= Passage given =
---------------

2. This appeal concerns land known as Bedmond Lane Field, St Albans. The appellant, Banner Homes Limited (“Banner Homes”) is the owner of the Field. The listing authority is St Albans City and District Council (“the council”). Banner Homes is part of the Banner Homes Group, owned since April 2014 by Cala Group Limited. Banner Homes would like to build on the Field but, since it falls within the metropolitan green belt, it is apparent that (absent a change in planning policy concerning the green belt) such development is unlikely within the near future. Two public footpaths (nos 32 and 95 on the council’s definitive map) run across the Field. Footpath 32 runs essentially along its eastern edge, whilst footpath 95 joins it at right angles, roughly at the Field’s halfway point. The Field comprises 4.83 hectares.
3. Until 2014, the Field had for some 40 years been used by local residents for recreational use, such as walking, exercising dogs, informal play (by local children) and photography of local flora and fauna. Ms Debbi White, Property and Asset Manager of the council, in 2014 observed evidence of such uses in the form of “desire lines” across the Field, away from the public footpaths.
4. On 10 March 2014, the Field was listed by the council as an asset of community value under the Localism Act 2011. On 30 April 2014, Banner Homes’ solicitors requested a review of the decision. That review took place on 26 September 2014. The council’s decision was to maintain the listing. Banner Homes appealed that decision to the First-tier Tribunal.
5. A hearing of the appeal took place at Field House on 4 March 2015, when Banner Homes were represented by Mr Douglas Edwards QC and the council was represented by Mr Robin Hopkins. I am very grateful to them for their submissions. The council’s stance was supported at the hearing by Mr Timothy Beecroft of the Residents’ Association.
6. I received written evidence from Mr Paul McCann, on behalf of Banner Homes, Mr Mike Lovelady and Ms Debbi White of the council and Dr Robert Wareing of the Residents’ Association.
7. Section 88(1) and (2) of the 2011 Act provides as follows:-
“88 Land of community value
(1) For the purposes of this Chapter but subject to regulations under subsection (3), a building or other land in a local authority’s area is land of community value if in the opinion of the authority –
(a) an actual current use of the building or other land that is not an ancillary use furthers the social wellbeing or social interests of the local community, and
(b) it is realistic to think that there can continue to be non-ancillary use of the building or other land which will further (whether or not in the same way) the social wellbeing or social interests of the local community.
(2) For the purposes of this Chapter but subject to regulations under subsection (3), a building or other land in a local authority’s area that is not land of community value as a result of subsection (1) is land of community value if in the opinion of the local authority –
(a) there is a time in the recent past when an actual use of the building or other land that was not an ancillary use furthered the social wellbeing or interests of the local community, and
(b) it is realistic to think that there is a time in the next five years when there could be non-ancillary use of the building or other land that would further (whether or not in the same way as before) the social wellbeing or social interests of the local community”.
8. Dr Wareing has lived in the vicinity of the Field (or Meadow, as he calls it) for over 40 years:-
“It has been an inspiration and a joy for us. We have spent at least an hour each day almost every day – in total amounting to more than 10,000 hours – enjoying the enchanting environment and diverse and rich flora and fauna. We use it for walking our dog, for playing with our grandchildren and our children before that. More recently, for the perfect tranquillity it affords, whilst I have been convalescing after a life-threatening illness”.

---------------

= Work to complete =
[A] Answer these from the Bedmond Lane Field passage, one answer per line:
(i) How many hectares does the Field comprise?
(ii) On what date did the council list the Field as an asset of community value?
(iii) Who represented the council at the hearing?
[B] Please write out the Bedmond Lane Field passage again from "4. On 10 March" to "the First-tier Tribunal.", renaming "review" as "reconsideration" throughout that stretch.

---------------

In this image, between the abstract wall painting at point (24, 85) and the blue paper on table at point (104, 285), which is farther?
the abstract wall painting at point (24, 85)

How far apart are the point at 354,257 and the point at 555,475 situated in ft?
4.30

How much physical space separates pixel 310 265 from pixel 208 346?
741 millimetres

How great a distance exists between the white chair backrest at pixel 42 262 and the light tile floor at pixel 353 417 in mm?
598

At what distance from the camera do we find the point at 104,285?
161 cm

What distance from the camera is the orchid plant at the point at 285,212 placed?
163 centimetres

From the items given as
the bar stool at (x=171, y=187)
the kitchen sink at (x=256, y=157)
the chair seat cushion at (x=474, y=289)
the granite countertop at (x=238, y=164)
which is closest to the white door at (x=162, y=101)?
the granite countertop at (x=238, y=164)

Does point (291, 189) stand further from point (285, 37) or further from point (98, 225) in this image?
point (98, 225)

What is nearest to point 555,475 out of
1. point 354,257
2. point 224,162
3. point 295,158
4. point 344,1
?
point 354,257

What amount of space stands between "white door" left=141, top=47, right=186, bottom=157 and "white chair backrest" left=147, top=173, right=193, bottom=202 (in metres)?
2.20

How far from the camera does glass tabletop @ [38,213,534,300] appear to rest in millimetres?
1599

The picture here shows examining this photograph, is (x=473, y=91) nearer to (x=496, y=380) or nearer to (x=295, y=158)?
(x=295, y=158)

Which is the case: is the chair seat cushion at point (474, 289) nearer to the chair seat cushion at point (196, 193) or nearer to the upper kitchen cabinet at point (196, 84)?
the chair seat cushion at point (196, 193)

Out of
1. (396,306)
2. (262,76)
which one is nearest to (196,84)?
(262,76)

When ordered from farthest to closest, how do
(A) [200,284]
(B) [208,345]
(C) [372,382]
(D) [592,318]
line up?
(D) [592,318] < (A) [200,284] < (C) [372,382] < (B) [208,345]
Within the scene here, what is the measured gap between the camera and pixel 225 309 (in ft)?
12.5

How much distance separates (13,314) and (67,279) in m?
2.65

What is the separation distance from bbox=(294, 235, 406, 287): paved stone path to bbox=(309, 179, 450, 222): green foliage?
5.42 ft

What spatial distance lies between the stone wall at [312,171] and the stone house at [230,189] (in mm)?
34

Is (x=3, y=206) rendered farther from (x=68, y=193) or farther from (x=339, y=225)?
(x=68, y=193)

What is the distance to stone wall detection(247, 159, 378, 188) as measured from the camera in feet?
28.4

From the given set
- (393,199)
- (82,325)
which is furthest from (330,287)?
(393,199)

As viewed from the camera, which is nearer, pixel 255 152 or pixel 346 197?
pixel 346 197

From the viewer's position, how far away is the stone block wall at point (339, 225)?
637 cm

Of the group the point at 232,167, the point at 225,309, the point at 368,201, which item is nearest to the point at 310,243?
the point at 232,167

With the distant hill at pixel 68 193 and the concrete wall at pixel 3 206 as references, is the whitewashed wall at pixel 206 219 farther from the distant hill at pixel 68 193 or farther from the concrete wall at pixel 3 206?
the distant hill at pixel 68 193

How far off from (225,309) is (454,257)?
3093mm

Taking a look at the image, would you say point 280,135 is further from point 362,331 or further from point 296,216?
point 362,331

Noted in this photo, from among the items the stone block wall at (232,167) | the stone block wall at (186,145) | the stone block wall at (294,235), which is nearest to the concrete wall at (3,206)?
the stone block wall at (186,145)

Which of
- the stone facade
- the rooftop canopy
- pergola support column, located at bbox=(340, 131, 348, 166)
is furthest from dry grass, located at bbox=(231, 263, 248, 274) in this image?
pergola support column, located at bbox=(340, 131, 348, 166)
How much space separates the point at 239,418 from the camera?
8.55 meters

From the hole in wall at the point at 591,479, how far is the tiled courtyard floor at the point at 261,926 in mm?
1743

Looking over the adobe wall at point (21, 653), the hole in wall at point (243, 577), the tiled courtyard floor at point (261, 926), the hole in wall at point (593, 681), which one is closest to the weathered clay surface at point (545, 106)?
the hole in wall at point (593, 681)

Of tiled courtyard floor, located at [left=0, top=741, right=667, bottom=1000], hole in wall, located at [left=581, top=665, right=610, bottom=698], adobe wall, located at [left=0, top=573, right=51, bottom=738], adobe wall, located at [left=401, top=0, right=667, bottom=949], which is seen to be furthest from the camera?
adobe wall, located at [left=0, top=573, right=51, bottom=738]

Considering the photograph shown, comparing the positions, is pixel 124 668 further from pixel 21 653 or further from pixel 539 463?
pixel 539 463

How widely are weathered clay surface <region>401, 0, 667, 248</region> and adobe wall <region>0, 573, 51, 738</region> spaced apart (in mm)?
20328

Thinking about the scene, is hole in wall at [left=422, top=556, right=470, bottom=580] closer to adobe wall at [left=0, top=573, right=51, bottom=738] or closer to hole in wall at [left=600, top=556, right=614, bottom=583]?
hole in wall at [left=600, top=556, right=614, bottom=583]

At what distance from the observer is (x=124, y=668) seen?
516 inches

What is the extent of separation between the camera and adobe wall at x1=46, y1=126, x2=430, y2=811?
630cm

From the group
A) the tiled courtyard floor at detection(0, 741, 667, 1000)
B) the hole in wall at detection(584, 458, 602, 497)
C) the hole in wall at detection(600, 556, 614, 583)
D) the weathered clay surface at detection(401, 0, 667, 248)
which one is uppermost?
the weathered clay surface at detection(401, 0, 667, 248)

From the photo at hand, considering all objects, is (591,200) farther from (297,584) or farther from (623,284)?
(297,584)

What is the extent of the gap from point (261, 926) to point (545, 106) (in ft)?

---------------

= Answers to the problems =
[A]
(i) 4.83 hectares
(ii) 10 March 2014
(iii) Mr Robin Hopkins

[B]
4. On 10 March 2014, the Field was listed by the council as an asset of community value under the Localism Act 2011. On 30 April 2014, Banner Homes’ solicitors requested a reconsideration of the decision. That reconsideration took place on 26 September 2014. The council’s decision was to maintain the listing. Banner Homes appealed that decision to the First-tier Tribunal.